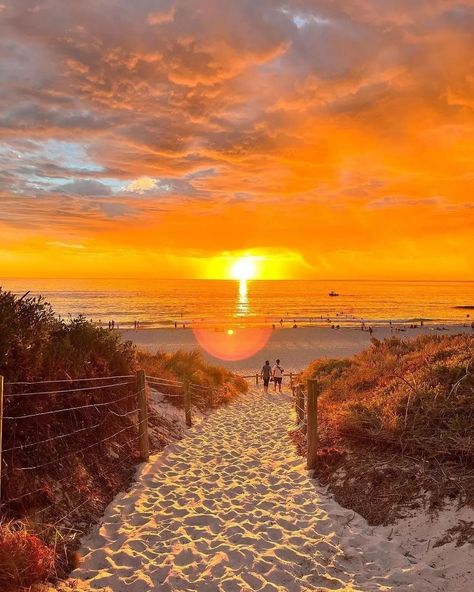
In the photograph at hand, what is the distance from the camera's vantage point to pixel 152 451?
Answer: 9.77m

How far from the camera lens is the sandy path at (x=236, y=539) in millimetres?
5027

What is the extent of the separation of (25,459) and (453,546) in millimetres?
5529

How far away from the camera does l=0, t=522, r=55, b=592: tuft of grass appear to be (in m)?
4.24

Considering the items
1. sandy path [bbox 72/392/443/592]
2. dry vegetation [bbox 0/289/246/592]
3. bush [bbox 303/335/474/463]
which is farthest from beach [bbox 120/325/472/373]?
sandy path [bbox 72/392/443/592]

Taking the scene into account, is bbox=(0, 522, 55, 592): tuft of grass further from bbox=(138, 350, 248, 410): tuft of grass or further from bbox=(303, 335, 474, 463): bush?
bbox=(138, 350, 248, 410): tuft of grass

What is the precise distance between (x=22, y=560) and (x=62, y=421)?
2.95 metres

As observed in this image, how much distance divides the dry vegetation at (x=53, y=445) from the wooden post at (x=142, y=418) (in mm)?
187

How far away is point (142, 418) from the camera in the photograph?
921 centimetres

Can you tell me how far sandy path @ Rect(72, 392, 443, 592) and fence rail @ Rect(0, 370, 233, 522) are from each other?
0.95 metres

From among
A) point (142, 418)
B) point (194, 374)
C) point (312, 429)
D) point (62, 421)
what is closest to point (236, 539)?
point (62, 421)

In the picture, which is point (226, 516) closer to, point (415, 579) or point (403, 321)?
point (415, 579)

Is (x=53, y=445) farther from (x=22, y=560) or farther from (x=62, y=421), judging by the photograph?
(x=22, y=560)

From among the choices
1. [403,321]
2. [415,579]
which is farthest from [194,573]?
[403,321]

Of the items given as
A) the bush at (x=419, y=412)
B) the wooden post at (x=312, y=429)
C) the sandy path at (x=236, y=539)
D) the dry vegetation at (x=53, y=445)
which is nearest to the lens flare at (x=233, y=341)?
the bush at (x=419, y=412)
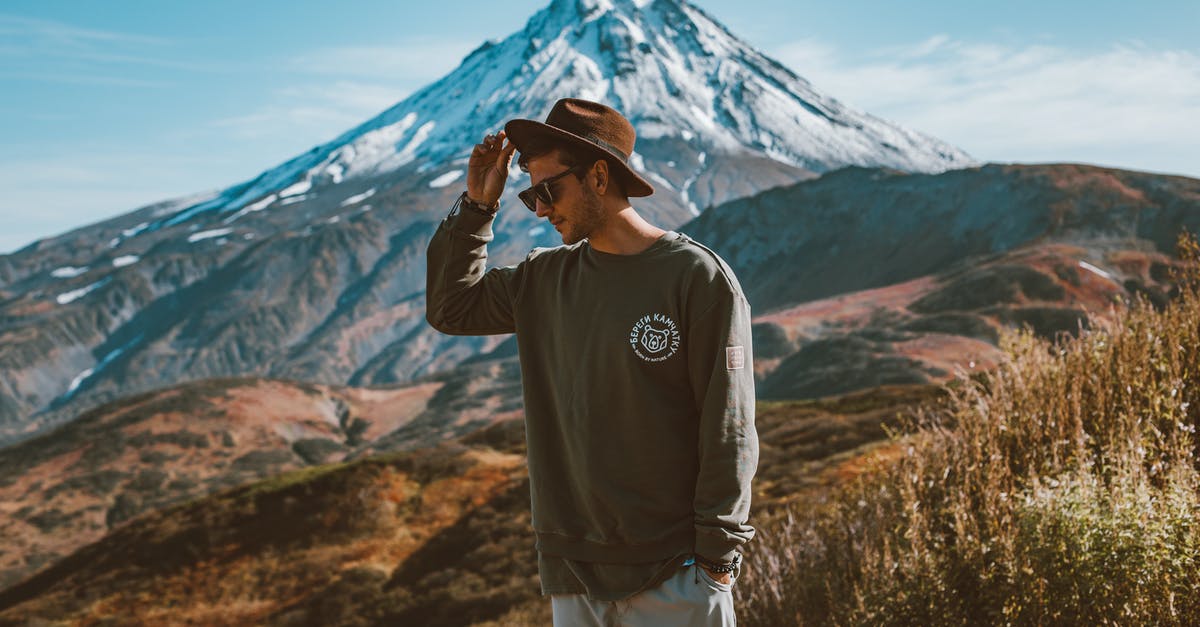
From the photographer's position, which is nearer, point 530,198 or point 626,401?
point 626,401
◇ ◇ ◇ ◇ ◇
— GIVEN TASK —
Copy out every one of the rows above word for word, leaving out the pictures.

— RIGHT ANSWER —
In the photograph at hand, what is the distance from the camera's vantage point to pixel 152 451?
Answer: 9.77m

How far from the camera lens is the sandy path at (x=236, y=539) in millimetres?
5027

What is the extent of the separation of (25,459) and (453,546) in millimetres?
5529

How far away from the camera does l=0, t=522, r=55, b=592: tuft of grass appear to be (in m)?
4.24

Considering the items
1. sandy path [bbox 72/392/443/592]
2. dry vegetation [bbox 0/289/246/592]
3. bush [bbox 303/335/474/463]
which is farthest from beach [bbox 120/325/472/373]?
sandy path [bbox 72/392/443/592]

Taking the scene into account, is bbox=(0, 522, 55, 592): tuft of grass further from bbox=(138, 350, 248, 410): tuft of grass or further from bbox=(303, 335, 474, 463): bush?
bbox=(138, 350, 248, 410): tuft of grass

What is the precise distance between (x=22, y=560) and (x=62, y=421)?
2.95 metres

As observed in this image, how much distance divides the dry vegetation at (x=53, y=445) from the wooden post at (x=142, y=418) (in mm)?
187

How far away is point (142, 418) from the camera in the photograph?
921 centimetres

Can you tell me how far sandy path @ Rect(72, 392, 443, 592) and fence rail @ Rect(0, 370, 233, 522) are from each other?
0.95 metres

From among
A) point (142, 418)
B) point (194, 374)
C) point (312, 429)
D) point (62, 421)
what is closest to point (236, 539)?
point (62, 421)

In the picture, which is point (226, 516) closer to, point (415, 579) or point (403, 321)?
point (415, 579)

Is (x=53, y=445) farther from (x=22, y=560) or farther from (x=62, y=421), judging by the photograph?
(x=22, y=560)

From among the choices
1. [403,321]
2. [415,579]
which is farthest from [194,573]?
[403,321]

Of the items given as
A) the bush at (x=419, y=412)
B) the wooden post at (x=312, y=429)
C) the sandy path at (x=236, y=539)
D) the dry vegetation at (x=53, y=445)
which is nearest to the lens flare at (x=233, y=341)?
the bush at (x=419, y=412)
From the photographer's position, which is nearer, point 530,198 or point 626,401?
point 626,401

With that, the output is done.